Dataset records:
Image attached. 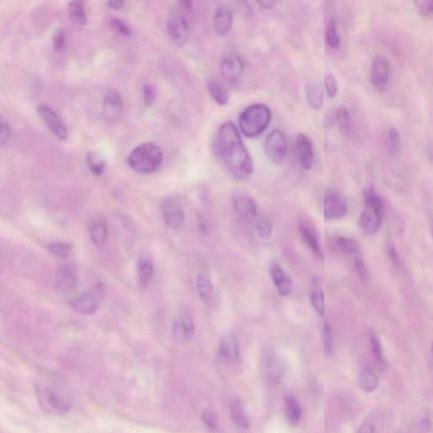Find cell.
Listing matches in <instances>:
<instances>
[{"instance_id":"6da1fadb","label":"cell","mask_w":433,"mask_h":433,"mask_svg":"<svg viewBox=\"0 0 433 433\" xmlns=\"http://www.w3.org/2000/svg\"><path fill=\"white\" fill-rule=\"evenodd\" d=\"M215 152L229 173L242 181L253 172V161L241 140L239 130L232 122L224 123L218 130Z\"/></svg>"},{"instance_id":"7a4b0ae2","label":"cell","mask_w":433,"mask_h":433,"mask_svg":"<svg viewBox=\"0 0 433 433\" xmlns=\"http://www.w3.org/2000/svg\"><path fill=\"white\" fill-rule=\"evenodd\" d=\"M164 161L161 149L152 142H145L131 151L128 164L131 169L141 174L157 172Z\"/></svg>"},{"instance_id":"3957f363","label":"cell","mask_w":433,"mask_h":433,"mask_svg":"<svg viewBox=\"0 0 433 433\" xmlns=\"http://www.w3.org/2000/svg\"><path fill=\"white\" fill-rule=\"evenodd\" d=\"M364 209L360 214L359 222L361 230L372 236L379 231L382 224L383 202L373 188H367L363 192Z\"/></svg>"},{"instance_id":"277c9868","label":"cell","mask_w":433,"mask_h":433,"mask_svg":"<svg viewBox=\"0 0 433 433\" xmlns=\"http://www.w3.org/2000/svg\"><path fill=\"white\" fill-rule=\"evenodd\" d=\"M271 119V110L267 105L257 103L249 106L240 116L239 125L241 132L248 137L259 136L268 128Z\"/></svg>"},{"instance_id":"5b68a950","label":"cell","mask_w":433,"mask_h":433,"mask_svg":"<svg viewBox=\"0 0 433 433\" xmlns=\"http://www.w3.org/2000/svg\"><path fill=\"white\" fill-rule=\"evenodd\" d=\"M39 405L47 414L55 416L66 415L70 410V404L54 389L46 386L36 388Z\"/></svg>"},{"instance_id":"8992f818","label":"cell","mask_w":433,"mask_h":433,"mask_svg":"<svg viewBox=\"0 0 433 433\" xmlns=\"http://www.w3.org/2000/svg\"><path fill=\"white\" fill-rule=\"evenodd\" d=\"M105 289L102 285H98L97 287L90 289L74 298L70 301V307L83 315H90L98 311L103 301Z\"/></svg>"},{"instance_id":"52a82bcc","label":"cell","mask_w":433,"mask_h":433,"mask_svg":"<svg viewBox=\"0 0 433 433\" xmlns=\"http://www.w3.org/2000/svg\"><path fill=\"white\" fill-rule=\"evenodd\" d=\"M161 212L165 224L170 229L178 230L184 225L185 211L180 200L176 197H169L162 201Z\"/></svg>"},{"instance_id":"ba28073f","label":"cell","mask_w":433,"mask_h":433,"mask_svg":"<svg viewBox=\"0 0 433 433\" xmlns=\"http://www.w3.org/2000/svg\"><path fill=\"white\" fill-rule=\"evenodd\" d=\"M347 202L343 195L337 190H328L324 200V214L326 220H340L347 215Z\"/></svg>"},{"instance_id":"9c48e42d","label":"cell","mask_w":433,"mask_h":433,"mask_svg":"<svg viewBox=\"0 0 433 433\" xmlns=\"http://www.w3.org/2000/svg\"><path fill=\"white\" fill-rule=\"evenodd\" d=\"M167 27L170 38L174 45L182 47L188 43L190 36L188 22L182 15L176 10H172L169 14Z\"/></svg>"},{"instance_id":"30bf717a","label":"cell","mask_w":433,"mask_h":433,"mask_svg":"<svg viewBox=\"0 0 433 433\" xmlns=\"http://www.w3.org/2000/svg\"><path fill=\"white\" fill-rule=\"evenodd\" d=\"M172 333L174 340L180 344H188L195 335V326L190 314L181 312L174 316L172 321Z\"/></svg>"},{"instance_id":"8fae6325","label":"cell","mask_w":433,"mask_h":433,"mask_svg":"<svg viewBox=\"0 0 433 433\" xmlns=\"http://www.w3.org/2000/svg\"><path fill=\"white\" fill-rule=\"evenodd\" d=\"M265 152L270 160L276 164L284 162L287 155L288 146L282 131L274 130L269 133L265 142Z\"/></svg>"},{"instance_id":"7c38bea8","label":"cell","mask_w":433,"mask_h":433,"mask_svg":"<svg viewBox=\"0 0 433 433\" xmlns=\"http://www.w3.org/2000/svg\"><path fill=\"white\" fill-rule=\"evenodd\" d=\"M220 68L222 77L229 82H236L244 70V63L239 54L234 52H227L222 55Z\"/></svg>"},{"instance_id":"4fadbf2b","label":"cell","mask_w":433,"mask_h":433,"mask_svg":"<svg viewBox=\"0 0 433 433\" xmlns=\"http://www.w3.org/2000/svg\"><path fill=\"white\" fill-rule=\"evenodd\" d=\"M390 77V63L383 55H377L371 69V81L377 90L383 91Z\"/></svg>"},{"instance_id":"5bb4252c","label":"cell","mask_w":433,"mask_h":433,"mask_svg":"<svg viewBox=\"0 0 433 433\" xmlns=\"http://www.w3.org/2000/svg\"><path fill=\"white\" fill-rule=\"evenodd\" d=\"M78 279L75 269L70 265H62L55 275V286L61 295L67 296L77 287Z\"/></svg>"},{"instance_id":"9a60e30c","label":"cell","mask_w":433,"mask_h":433,"mask_svg":"<svg viewBox=\"0 0 433 433\" xmlns=\"http://www.w3.org/2000/svg\"><path fill=\"white\" fill-rule=\"evenodd\" d=\"M38 114L49 127L50 130L61 140H66L69 137L65 123H63L55 111L47 105H40Z\"/></svg>"},{"instance_id":"2e32d148","label":"cell","mask_w":433,"mask_h":433,"mask_svg":"<svg viewBox=\"0 0 433 433\" xmlns=\"http://www.w3.org/2000/svg\"><path fill=\"white\" fill-rule=\"evenodd\" d=\"M233 205L236 212L245 221H252L257 216L256 202L248 194L242 192L234 193Z\"/></svg>"},{"instance_id":"e0dca14e","label":"cell","mask_w":433,"mask_h":433,"mask_svg":"<svg viewBox=\"0 0 433 433\" xmlns=\"http://www.w3.org/2000/svg\"><path fill=\"white\" fill-rule=\"evenodd\" d=\"M123 110V102L117 91L111 90L103 101V115L107 121L113 122L120 118Z\"/></svg>"},{"instance_id":"ac0fdd59","label":"cell","mask_w":433,"mask_h":433,"mask_svg":"<svg viewBox=\"0 0 433 433\" xmlns=\"http://www.w3.org/2000/svg\"><path fill=\"white\" fill-rule=\"evenodd\" d=\"M270 272L273 283L280 295L283 296L291 295L293 291L292 280L281 266L279 264H273Z\"/></svg>"},{"instance_id":"d6986e66","label":"cell","mask_w":433,"mask_h":433,"mask_svg":"<svg viewBox=\"0 0 433 433\" xmlns=\"http://www.w3.org/2000/svg\"><path fill=\"white\" fill-rule=\"evenodd\" d=\"M298 157L304 169L312 168L313 162V149L311 141L304 134H299L296 139Z\"/></svg>"},{"instance_id":"ffe728a7","label":"cell","mask_w":433,"mask_h":433,"mask_svg":"<svg viewBox=\"0 0 433 433\" xmlns=\"http://www.w3.org/2000/svg\"><path fill=\"white\" fill-rule=\"evenodd\" d=\"M214 27L216 33L220 36L228 34L231 30L233 24V14L228 7L221 6L218 7L214 15Z\"/></svg>"},{"instance_id":"44dd1931","label":"cell","mask_w":433,"mask_h":433,"mask_svg":"<svg viewBox=\"0 0 433 433\" xmlns=\"http://www.w3.org/2000/svg\"><path fill=\"white\" fill-rule=\"evenodd\" d=\"M359 383L365 392L372 393L379 386V377L374 367L371 363H365L361 369Z\"/></svg>"},{"instance_id":"7402d4cb","label":"cell","mask_w":433,"mask_h":433,"mask_svg":"<svg viewBox=\"0 0 433 433\" xmlns=\"http://www.w3.org/2000/svg\"><path fill=\"white\" fill-rule=\"evenodd\" d=\"M89 233L93 243L98 248H100L105 243L107 237H108V226H107L106 221L101 217L93 218L90 222Z\"/></svg>"},{"instance_id":"603a6c76","label":"cell","mask_w":433,"mask_h":433,"mask_svg":"<svg viewBox=\"0 0 433 433\" xmlns=\"http://www.w3.org/2000/svg\"><path fill=\"white\" fill-rule=\"evenodd\" d=\"M267 379L272 383H279L284 375V367L281 361L273 354H269L264 363Z\"/></svg>"},{"instance_id":"cb8c5ba5","label":"cell","mask_w":433,"mask_h":433,"mask_svg":"<svg viewBox=\"0 0 433 433\" xmlns=\"http://www.w3.org/2000/svg\"><path fill=\"white\" fill-rule=\"evenodd\" d=\"M300 232L301 238L308 248L311 250L314 255L317 257H323L319 238H317L315 229L307 224V222H301L300 225Z\"/></svg>"},{"instance_id":"d4e9b609","label":"cell","mask_w":433,"mask_h":433,"mask_svg":"<svg viewBox=\"0 0 433 433\" xmlns=\"http://www.w3.org/2000/svg\"><path fill=\"white\" fill-rule=\"evenodd\" d=\"M208 90L210 96L212 97L218 105L225 106L229 100V91L224 84L216 79H210L208 82Z\"/></svg>"},{"instance_id":"484cf974","label":"cell","mask_w":433,"mask_h":433,"mask_svg":"<svg viewBox=\"0 0 433 433\" xmlns=\"http://www.w3.org/2000/svg\"><path fill=\"white\" fill-rule=\"evenodd\" d=\"M284 404L285 415L287 417L288 422L293 426H296L300 423L301 415H303L299 402H298L295 395L292 393H288L284 397Z\"/></svg>"},{"instance_id":"4316f807","label":"cell","mask_w":433,"mask_h":433,"mask_svg":"<svg viewBox=\"0 0 433 433\" xmlns=\"http://www.w3.org/2000/svg\"><path fill=\"white\" fill-rule=\"evenodd\" d=\"M220 353L222 358L229 363L239 359L240 349L236 340L233 336L225 337L220 343Z\"/></svg>"},{"instance_id":"83f0119b","label":"cell","mask_w":433,"mask_h":433,"mask_svg":"<svg viewBox=\"0 0 433 433\" xmlns=\"http://www.w3.org/2000/svg\"><path fill=\"white\" fill-rule=\"evenodd\" d=\"M305 94L309 105L315 110L323 108L324 102V89L320 83H310L305 89Z\"/></svg>"},{"instance_id":"f1b7e54d","label":"cell","mask_w":433,"mask_h":433,"mask_svg":"<svg viewBox=\"0 0 433 433\" xmlns=\"http://www.w3.org/2000/svg\"><path fill=\"white\" fill-rule=\"evenodd\" d=\"M154 267L152 259L148 256L141 257L138 261L139 284L142 289L148 287L153 279Z\"/></svg>"},{"instance_id":"f546056e","label":"cell","mask_w":433,"mask_h":433,"mask_svg":"<svg viewBox=\"0 0 433 433\" xmlns=\"http://www.w3.org/2000/svg\"><path fill=\"white\" fill-rule=\"evenodd\" d=\"M230 416L234 424L238 427L248 429L250 426L248 415H246L243 404L239 399L233 400L230 407Z\"/></svg>"},{"instance_id":"4dcf8cb0","label":"cell","mask_w":433,"mask_h":433,"mask_svg":"<svg viewBox=\"0 0 433 433\" xmlns=\"http://www.w3.org/2000/svg\"><path fill=\"white\" fill-rule=\"evenodd\" d=\"M85 0H71L68 11L73 22L78 26H84L87 23V17L84 7Z\"/></svg>"},{"instance_id":"1f68e13d","label":"cell","mask_w":433,"mask_h":433,"mask_svg":"<svg viewBox=\"0 0 433 433\" xmlns=\"http://www.w3.org/2000/svg\"><path fill=\"white\" fill-rule=\"evenodd\" d=\"M196 287L198 296L202 301H208L213 295V288L208 274L200 273L196 278Z\"/></svg>"},{"instance_id":"d6a6232c","label":"cell","mask_w":433,"mask_h":433,"mask_svg":"<svg viewBox=\"0 0 433 433\" xmlns=\"http://www.w3.org/2000/svg\"><path fill=\"white\" fill-rule=\"evenodd\" d=\"M310 299L316 312L321 317H324L325 313V298L323 289H321L319 282L314 280L311 291H310Z\"/></svg>"},{"instance_id":"836d02e7","label":"cell","mask_w":433,"mask_h":433,"mask_svg":"<svg viewBox=\"0 0 433 433\" xmlns=\"http://www.w3.org/2000/svg\"><path fill=\"white\" fill-rule=\"evenodd\" d=\"M87 165H89L91 172L95 176H101L106 168L105 160L100 154L95 152H90L86 157Z\"/></svg>"},{"instance_id":"e575fe53","label":"cell","mask_w":433,"mask_h":433,"mask_svg":"<svg viewBox=\"0 0 433 433\" xmlns=\"http://www.w3.org/2000/svg\"><path fill=\"white\" fill-rule=\"evenodd\" d=\"M336 245L341 251L344 253L349 254L351 256H358L360 248L358 242L355 240L351 239V238L344 236H337L336 238Z\"/></svg>"},{"instance_id":"d590c367","label":"cell","mask_w":433,"mask_h":433,"mask_svg":"<svg viewBox=\"0 0 433 433\" xmlns=\"http://www.w3.org/2000/svg\"><path fill=\"white\" fill-rule=\"evenodd\" d=\"M335 120L339 128L344 136H348L351 133V117L349 111L345 107L340 106L337 108L335 113Z\"/></svg>"},{"instance_id":"8d00e7d4","label":"cell","mask_w":433,"mask_h":433,"mask_svg":"<svg viewBox=\"0 0 433 433\" xmlns=\"http://www.w3.org/2000/svg\"><path fill=\"white\" fill-rule=\"evenodd\" d=\"M326 40L332 49H337L340 45V38L337 30V22L335 19H331L326 27Z\"/></svg>"},{"instance_id":"74e56055","label":"cell","mask_w":433,"mask_h":433,"mask_svg":"<svg viewBox=\"0 0 433 433\" xmlns=\"http://www.w3.org/2000/svg\"><path fill=\"white\" fill-rule=\"evenodd\" d=\"M387 148L393 158L398 155L400 150V135L396 128H391L388 131Z\"/></svg>"},{"instance_id":"f35d334b","label":"cell","mask_w":433,"mask_h":433,"mask_svg":"<svg viewBox=\"0 0 433 433\" xmlns=\"http://www.w3.org/2000/svg\"><path fill=\"white\" fill-rule=\"evenodd\" d=\"M257 230L262 239H268L273 232L272 221L267 215H261L257 220Z\"/></svg>"},{"instance_id":"ab89813d","label":"cell","mask_w":433,"mask_h":433,"mask_svg":"<svg viewBox=\"0 0 433 433\" xmlns=\"http://www.w3.org/2000/svg\"><path fill=\"white\" fill-rule=\"evenodd\" d=\"M370 342L373 356H374L377 363H379L381 365H383V367H385V365H386V360H385L384 358L382 344H381L379 336H377L373 331H371L370 333Z\"/></svg>"},{"instance_id":"60d3db41","label":"cell","mask_w":433,"mask_h":433,"mask_svg":"<svg viewBox=\"0 0 433 433\" xmlns=\"http://www.w3.org/2000/svg\"><path fill=\"white\" fill-rule=\"evenodd\" d=\"M49 250L54 257L61 258V259L69 257L73 253L71 246L63 242H53L49 245Z\"/></svg>"},{"instance_id":"b9f144b4","label":"cell","mask_w":433,"mask_h":433,"mask_svg":"<svg viewBox=\"0 0 433 433\" xmlns=\"http://www.w3.org/2000/svg\"><path fill=\"white\" fill-rule=\"evenodd\" d=\"M324 87L326 93H327L329 98H333L336 96L337 93V84L335 75L331 73H326L324 77Z\"/></svg>"},{"instance_id":"7bdbcfd3","label":"cell","mask_w":433,"mask_h":433,"mask_svg":"<svg viewBox=\"0 0 433 433\" xmlns=\"http://www.w3.org/2000/svg\"><path fill=\"white\" fill-rule=\"evenodd\" d=\"M324 351L327 354H331L333 351V331L331 324L326 321L324 328Z\"/></svg>"},{"instance_id":"ee69618b","label":"cell","mask_w":433,"mask_h":433,"mask_svg":"<svg viewBox=\"0 0 433 433\" xmlns=\"http://www.w3.org/2000/svg\"><path fill=\"white\" fill-rule=\"evenodd\" d=\"M202 420L206 426L212 430H216L218 428V416L213 410H206L202 416Z\"/></svg>"},{"instance_id":"f6af8a7d","label":"cell","mask_w":433,"mask_h":433,"mask_svg":"<svg viewBox=\"0 0 433 433\" xmlns=\"http://www.w3.org/2000/svg\"><path fill=\"white\" fill-rule=\"evenodd\" d=\"M417 10L423 17H430L432 14V0H416Z\"/></svg>"},{"instance_id":"bcb514c9","label":"cell","mask_w":433,"mask_h":433,"mask_svg":"<svg viewBox=\"0 0 433 433\" xmlns=\"http://www.w3.org/2000/svg\"><path fill=\"white\" fill-rule=\"evenodd\" d=\"M111 26L117 33H120L124 37H129L131 31L128 25L121 19L114 18L111 21Z\"/></svg>"},{"instance_id":"7dc6e473","label":"cell","mask_w":433,"mask_h":433,"mask_svg":"<svg viewBox=\"0 0 433 433\" xmlns=\"http://www.w3.org/2000/svg\"><path fill=\"white\" fill-rule=\"evenodd\" d=\"M142 93L145 105L146 106L153 105L155 99H156V93H155L153 87L149 84L145 85L143 86Z\"/></svg>"},{"instance_id":"c3c4849f","label":"cell","mask_w":433,"mask_h":433,"mask_svg":"<svg viewBox=\"0 0 433 433\" xmlns=\"http://www.w3.org/2000/svg\"><path fill=\"white\" fill-rule=\"evenodd\" d=\"M355 267L360 279L364 281L367 280L368 278L367 269L365 268L363 259H361V258L358 256H356L355 258Z\"/></svg>"},{"instance_id":"681fc988","label":"cell","mask_w":433,"mask_h":433,"mask_svg":"<svg viewBox=\"0 0 433 433\" xmlns=\"http://www.w3.org/2000/svg\"><path fill=\"white\" fill-rule=\"evenodd\" d=\"M10 137V129L6 123L0 121V146L6 144Z\"/></svg>"},{"instance_id":"f907efd6","label":"cell","mask_w":433,"mask_h":433,"mask_svg":"<svg viewBox=\"0 0 433 433\" xmlns=\"http://www.w3.org/2000/svg\"><path fill=\"white\" fill-rule=\"evenodd\" d=\"M66 38L65 33L62 31H59L56 35H55L54 39V47L56 51L61 50L63 45H65Z\"/></svg>"},{"instance_id":"816d5d0a","label":"cell","mask_w":433,"mask_h":433,"mask_svg":"<svg viewBox=\"0 0 433 433\" xmlns=\"http://www.w3.org/2000/svg\"><path fill=\"white\" fill-rule=\"evenodd\" d=\"M257 5L262 9L271 10L276 6L278 0H256Z\"/></svg>"},{"instance_id":"f5cc1de1","label":"cell","mask_w":433,"mask_h":433,"mask_svg":"<svg viewBox=\"0 0 433 433\" xmlns=\"http://www.w3.org/2000/svg\"><path fill=\"white\" fill-rule=\"evenodd\" d=\"M108 5L111 9L119 10L125 5V0H108Z\"/></svg>"},{"instance_id":"db71d44e","label":"cell","mask_w":433,"mask_h":433,"mask_svg":"<svg viewBox=\"0 0 433 433\" xmlns=\"http://www.w3.org/2000/svg\"><path fill=\"white\" fill-rule=\"evenodd\" d=\"M359 432H375L374 425H373L372 423H369V422H365L363 425H361V427L360 428Z\"/></svg>"},{"instance_id":"11a10c76","label":"cell","mask_w":433,"mask_h":433,"mask_svg":"<svg viewBox=\"0 0 433 433\" xmlns=\"http://www.w3.org/2000/svg\"><path fill=\"white\" fill-rule=\"evenodd\" d=\"M389 256H390L391 259L395 261L397 265H400V259L398 253H397L396 250L393 248V246H390V248H389Z\"/></svg>"},{"instance_id":"9f6ffc18","label":"cell","mask_w":433,"mask_h":433,"mask_svg":"<svg viewBox=\"0 0 433 433\" xmlns=\"http://www.w3.org/2000/svg\"><path fill=\"white\" fill-rule=\"evenodd\" d=\"M182 9L190 10L192 6L193 0H178Z\"/></svg>"}]
</instances>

● Problem to work on:
In the entries above, count the lines that contain the string "instances". Reply with the number alone.

● Solution to the exercise:
3